▸ **Source data**:
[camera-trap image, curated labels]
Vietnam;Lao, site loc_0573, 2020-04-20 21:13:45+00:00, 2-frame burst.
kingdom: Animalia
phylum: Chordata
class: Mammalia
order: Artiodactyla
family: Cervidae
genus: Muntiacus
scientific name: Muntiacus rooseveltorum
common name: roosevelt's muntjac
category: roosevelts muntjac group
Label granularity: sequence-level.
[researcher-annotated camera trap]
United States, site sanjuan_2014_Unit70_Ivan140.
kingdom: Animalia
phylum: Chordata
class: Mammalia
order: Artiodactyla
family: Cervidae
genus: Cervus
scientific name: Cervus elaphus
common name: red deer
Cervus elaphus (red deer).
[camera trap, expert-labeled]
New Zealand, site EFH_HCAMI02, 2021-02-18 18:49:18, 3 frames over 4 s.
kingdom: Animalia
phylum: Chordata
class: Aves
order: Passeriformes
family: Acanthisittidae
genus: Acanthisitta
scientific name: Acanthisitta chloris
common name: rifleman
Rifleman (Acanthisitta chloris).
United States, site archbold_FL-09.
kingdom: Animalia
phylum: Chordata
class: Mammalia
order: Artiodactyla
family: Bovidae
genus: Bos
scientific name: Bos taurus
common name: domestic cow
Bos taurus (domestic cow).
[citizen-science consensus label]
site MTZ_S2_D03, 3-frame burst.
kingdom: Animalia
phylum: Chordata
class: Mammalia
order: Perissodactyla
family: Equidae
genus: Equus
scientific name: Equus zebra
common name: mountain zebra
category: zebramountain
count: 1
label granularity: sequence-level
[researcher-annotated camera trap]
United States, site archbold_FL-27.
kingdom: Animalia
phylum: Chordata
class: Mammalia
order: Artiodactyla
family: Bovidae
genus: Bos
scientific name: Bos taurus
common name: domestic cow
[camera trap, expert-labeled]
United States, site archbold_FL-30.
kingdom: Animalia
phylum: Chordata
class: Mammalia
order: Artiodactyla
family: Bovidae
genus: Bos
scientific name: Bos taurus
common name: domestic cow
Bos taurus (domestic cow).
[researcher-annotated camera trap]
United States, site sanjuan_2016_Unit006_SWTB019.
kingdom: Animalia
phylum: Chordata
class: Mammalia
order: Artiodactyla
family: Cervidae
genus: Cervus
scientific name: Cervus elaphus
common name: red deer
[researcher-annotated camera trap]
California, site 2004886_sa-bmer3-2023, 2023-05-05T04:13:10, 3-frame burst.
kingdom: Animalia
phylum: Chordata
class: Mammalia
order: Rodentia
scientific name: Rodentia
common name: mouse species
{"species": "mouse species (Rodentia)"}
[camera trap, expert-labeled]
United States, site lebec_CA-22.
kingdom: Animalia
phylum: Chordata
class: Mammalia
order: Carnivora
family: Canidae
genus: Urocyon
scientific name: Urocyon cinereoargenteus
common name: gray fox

▸ **Work task**:
Return a copy of each line of the material that holds the word "States".

▸ **Response**:
United States, site sanjuan_2014_Unit70_Ivan140.
United States, site archbold_FL-09.
United States, site archbold_FL-27.
United States, site archbold_FL-30.
United States, site sanjuan_2016_Unit006_SWTB019.
United States, site lebec_CA-22.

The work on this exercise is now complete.